Before calling the collection company remember that they have your credit report.  There isn't a lot you can hide from them, so honesty is the best route to take.  They have thoroughly analyzed your report and know before you call whether or not you would be a good candidate for credit card debt settlement services.  Don't let this prevent you from contacting them though, there are still a few options you have to sway their opinion.

To the credit card debt settlement company, the people who are candidates for bankruptcy will be the most likely to receive a settlement opportunity.  People who have minimal secured debt (cars, homes, real estate) are going to be more likely to be good candidates.  It would be possible for those people to keep ignoring their phone calls and the collection agency has nothing else to collect on.  Their job is to collect, and would rather get a portion of your debt rather than nothing.  

The collection agencies probably don't want you to know this, but the longer you wait to pay, the better your chances of receiving a good settlement.  You didn't hear that from me, though (heh!).  The longer you let it go, the worse your credit score is and the harder it is to rebound from it.  If you have plans on being financially secure in the future, it's best to pay it off as soon as you can.

Image courtesy of Andres Rueda via Flickr.
Image courtesy of Andres Rueda via Flickr.

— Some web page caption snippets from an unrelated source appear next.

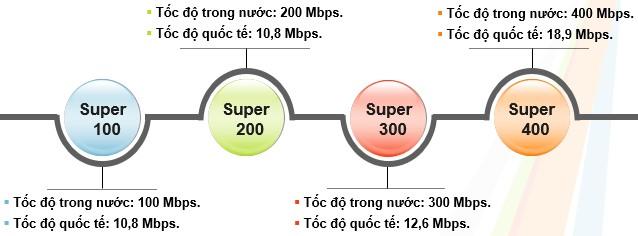 Thông số kiểm tra tốc độ mạng FPT gói doanh nghiệp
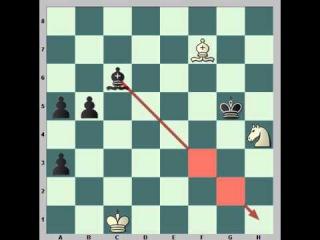 Решение парадоксального этюда Сахарова и Кузнецова 1956 год.
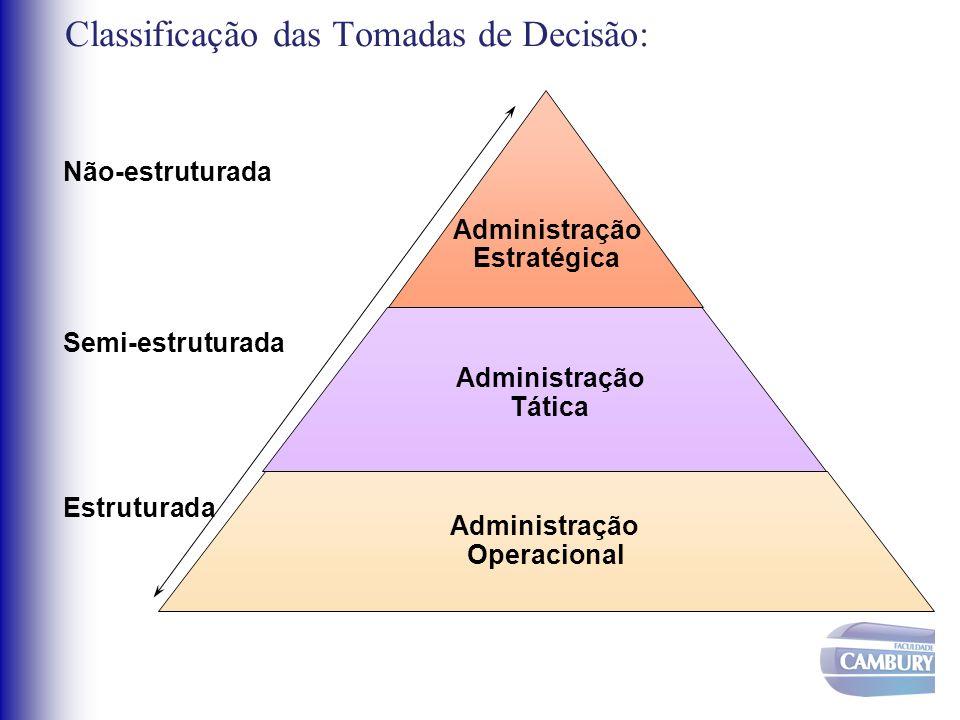 Administração Estratégica Administração Tática Administração Operacional Não-estruturada Semi-estruturada Estruturada Classificação das Tomadas de Dec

Going in to the Negotiation Process

Before you contact the collection agency there are few things you should have on hand.  You should have at least 50% of your total debt on hand in the bank.  This will allow you to pay right away.  The collection agency will give you a better offer if you can pay in a lump sum.  You can also use that amount in the bank as negotiation.  Saying something like, "I have $xxxx.00 in the bank right now that I can pay today" will tell them that you are serious that you are working to get out of this debt.

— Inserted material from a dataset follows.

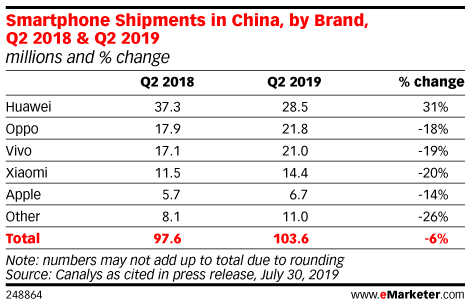 Smartphone Shipments in China, by Brand, Q2 2018 & Q2 2019 (millions and % change)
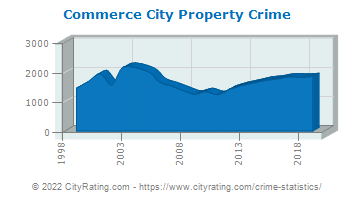 Commerce City Property Crime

Another thing to have is proof of any financial hardships that you have been through since your last payment on this debt.  Things like a job loss or injury will give you a little bit more to work with in your negotiations to either secure your settlement or get a better settlement rate.

Should You Hire Help?

If you aren't comfortable going to bat against the collection agency, it would be a good idea to find a debt management company to help you out.  They usually can get a better settlement than you could on your own because of a preexisting relationship that they have with the collection company.  You will have to pay a fee to the management company, but it may be worth it to let someone else do the negotiation for you.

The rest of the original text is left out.